WORK TO BE COMPLETED :: Please reproduce every record exactly as written, leaving out the pictures.

===============

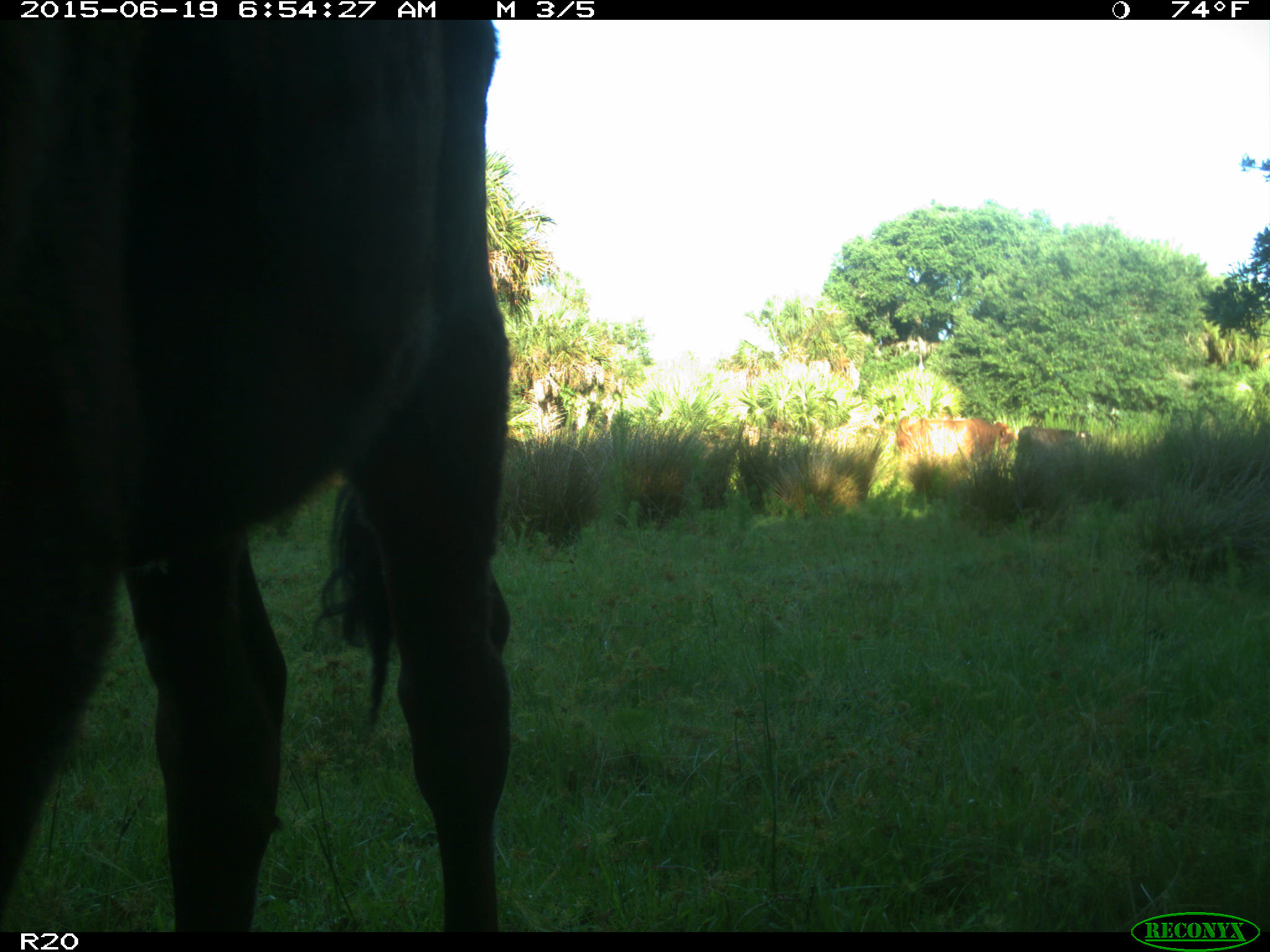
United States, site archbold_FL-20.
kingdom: Animalia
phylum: Chordata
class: Mammalia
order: Artiodactyla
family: Bovidae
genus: Bos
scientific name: Bos taurus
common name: domestic cow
Bos taurus (domestic cow).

===============

RESPONSE TO THE EXERCISE ::
United States, site archbold_FL-20.
kingdom: Animalia
phylum: Chordata
class: Mammalia
order: Artiodactyla
family: Bovidae
genus: Bos
scientific name: Bos taurus
common name: domestic cow
Bos taurus (domestic cow).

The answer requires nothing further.